Metinde, "Basından kanaat önderlerine, siyasi iktidardan muhalefet partilerine kadar her anlamda siyasetin hareket alanını boğacak tüm önerilerden kaçınılmalı" deniyor. Güzel, peki esas siyasetin alanını boğan PKK'nın silahlı saldırılarına ilişkin neden bir kelime dahi yok? PKK'ya yakın duran gazeteciler bile PKK saldırılarının HDP'nin %13'lük seçim başarısını gölgelediğini söylerken, bu cümle içinde PKK, 'siyaset alanını boğan bir fail' olarak neden geçmez?

Ayrıca barışın öznesi olmak isteyenler, savaşın öznelerine karşı da cesur olmalılar. Hâlbuki savaşla ilgili tüm cümlelerde PKK özenle saklanmış.

Mesela şöyle deniyor: "Silah ve şiddet perdesi yeniden açılmış ve savaş kapımıza yeniden gelmiştir." Allah Allah, nasıl gelmiş savaş kapımıza acaba, leylekler mi bırakmış onu da?

Savaş kapımıza geldi çünkü ilk silahı PKK ateşledi. Savaş kapımıza geldi çünkü ateşkesin bittiğini ilk PKK açıkladı. Savaş kapımıza geldi çünkü ilk savaş çağrısını PKK yaptı.

Hatırlatalım, 11 Temmuz'da KCK Eş Başkanı Cemil Bayık, sulama baraj yapımını bahane ederek ateşkesin bittiğini açıkladı. 15 Temmuz'da KCK diğer Eş Başkanı Bese Hozat, 'artık devrimci halk savaşı zamanı' dedi. 20 Temmuz'da, DAEŞ'in canlı bomba saldırısıyla Suruç'ta 32 kişiyi katlettiği gün PKK da saldırdı ve önce bir askeri öldürdü. Ardından uykularında iki polisi ve aynı gün İstanbul ve Adana'da iki sivil, silahsız vatandaşı öldürdü. 'Savaş kapımıza geldi' deyip geçmek bu zulümleri görünmez kılmaktan başka neye yarıyor? Yarın öbür gün süreç başlarsa bu hatalardan ders alınmasını sağlayacak olan bu tutum mudur?

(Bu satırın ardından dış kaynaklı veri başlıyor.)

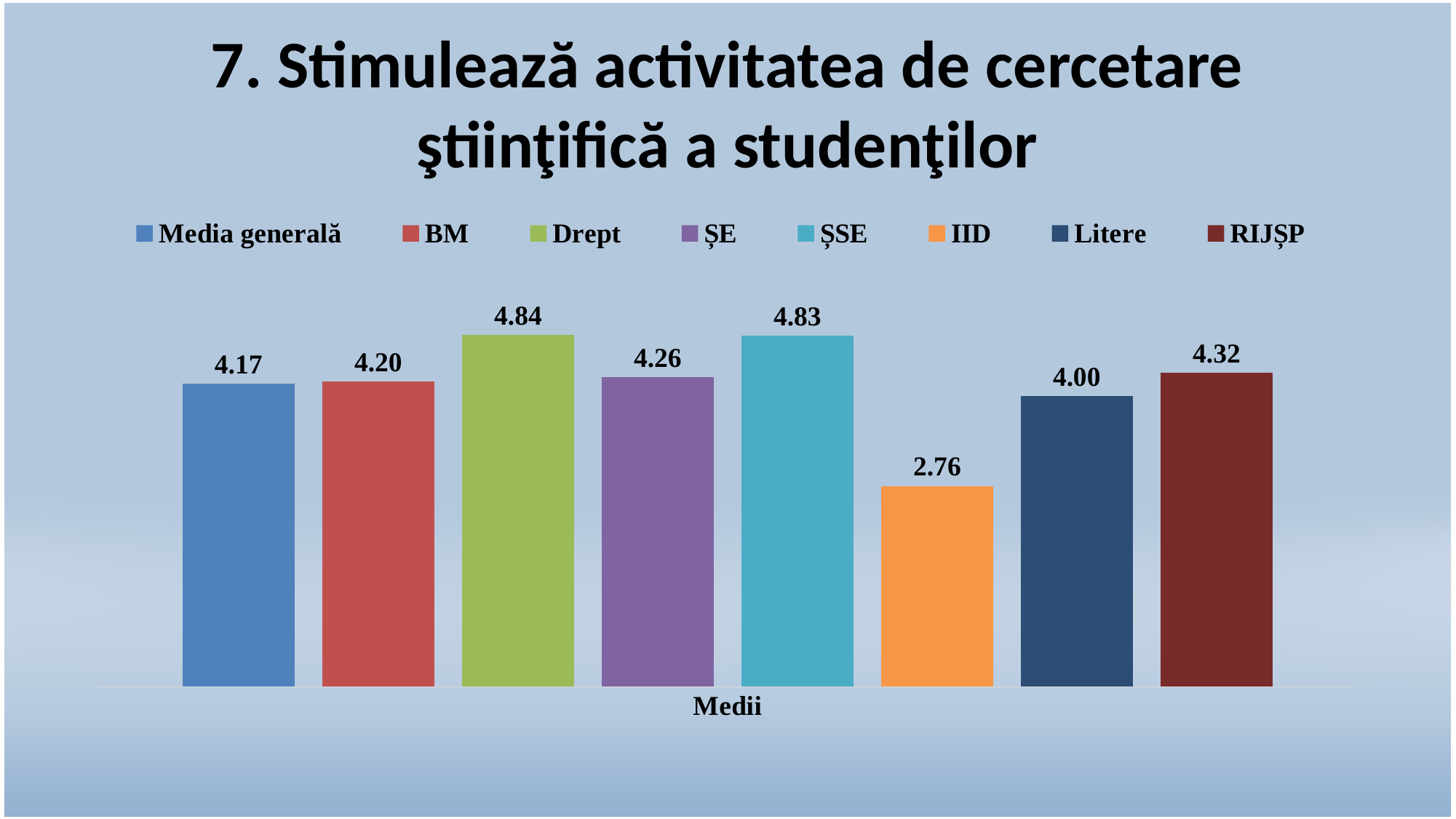
What is the value for Media generală? 4.17 What is the difference between the values for Drept and IID? 2.08 Which is larger, the value for ȘE or the value for BM? ȘE What is the label shown on the x axis below the bars? Medii What is the value for Litere? 4.00 What kind of chart is shown on the slide? Bar chart What is the value for IID? 2.76 Which series has the lowest value? IID What is the value for Drept? 4.84 How many series does the legend list? 8 Which series has the highest value? Drept What is the difference between the values for RIJȘP and Litere? 0.32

Cumhuriyet gazetesine gelince... Biz Âkil İnsanlar Heyeti olarak barıştan başka hiçbir karşılık beklemeden, binlerce kilometre yol kat edip, linç girişimlerine maruz kalırken ve istatistiklere göre halkın çözüme desteğini %20 artırmışken, Cumhuriyet'te de "Yandaşlar tayfası bir araya gelmiş. Dincisi, tarikatçısı, sözde liberalleri kucaklaşmış. Tetikçiler kadroda hazır ola geçmiş. Kimse kimseyi kandırmasın, kimse bunu yemez!" başyazıları yayınlanıyordu! "Dinci AkaPe'yle barış değil, tek adamlık rejimi geleceği" hemen hemen tüm köşe yazılarının ana ekseniydi.

63 âkilin içinden sadece 20'si imza vermişken, benim de dahil olduğum üç kişiyi Cumhuriyet'in seçip hedef göstermesi, söylemediğim gerekçeleri ağzıma tıkaması, en asgari gazetecilik gereği haberi doğrulatmak için beni aramamış olmaları da ahlaki düzeylerinin kanıtı.

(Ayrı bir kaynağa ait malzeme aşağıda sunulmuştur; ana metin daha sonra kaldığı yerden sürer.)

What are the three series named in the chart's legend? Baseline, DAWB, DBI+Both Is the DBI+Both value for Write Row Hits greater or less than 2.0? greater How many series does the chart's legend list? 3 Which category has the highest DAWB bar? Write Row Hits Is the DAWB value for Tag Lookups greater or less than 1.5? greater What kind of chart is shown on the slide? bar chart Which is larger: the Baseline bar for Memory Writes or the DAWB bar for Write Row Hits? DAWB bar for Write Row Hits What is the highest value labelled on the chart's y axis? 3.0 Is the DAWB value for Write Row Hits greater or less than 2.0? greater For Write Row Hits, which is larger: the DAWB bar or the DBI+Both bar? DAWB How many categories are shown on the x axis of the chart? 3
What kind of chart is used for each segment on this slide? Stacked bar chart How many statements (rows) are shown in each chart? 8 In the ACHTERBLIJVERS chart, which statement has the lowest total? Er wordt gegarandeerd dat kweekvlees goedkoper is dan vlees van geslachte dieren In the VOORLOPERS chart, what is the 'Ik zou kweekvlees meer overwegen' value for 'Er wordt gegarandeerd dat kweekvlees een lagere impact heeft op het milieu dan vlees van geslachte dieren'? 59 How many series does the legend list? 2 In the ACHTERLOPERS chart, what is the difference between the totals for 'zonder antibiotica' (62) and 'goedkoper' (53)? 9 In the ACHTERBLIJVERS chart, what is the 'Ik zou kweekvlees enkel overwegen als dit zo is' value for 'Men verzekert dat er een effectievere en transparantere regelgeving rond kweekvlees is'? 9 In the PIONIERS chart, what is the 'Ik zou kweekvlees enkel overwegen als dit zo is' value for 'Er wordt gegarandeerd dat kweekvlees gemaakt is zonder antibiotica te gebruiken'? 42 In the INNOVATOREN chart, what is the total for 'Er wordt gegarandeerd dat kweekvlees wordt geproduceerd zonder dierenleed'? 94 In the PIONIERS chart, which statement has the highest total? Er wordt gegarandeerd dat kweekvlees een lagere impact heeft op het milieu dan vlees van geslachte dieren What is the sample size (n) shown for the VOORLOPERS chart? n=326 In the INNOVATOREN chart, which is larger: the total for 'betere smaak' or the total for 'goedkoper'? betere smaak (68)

İnsanlar bir imza kampanyasına imza verebilirler de vermeyebilirler de. Garip olan 'neden imza vermedin?' diye hedefe konmamızdır. Bu faşizan haberciliğin derdinin de barış olmadığı açıktır.

Barthes'ın dediği gibi "Faşizm, konuşma yasağı değil, söyleme mecburiyetidir."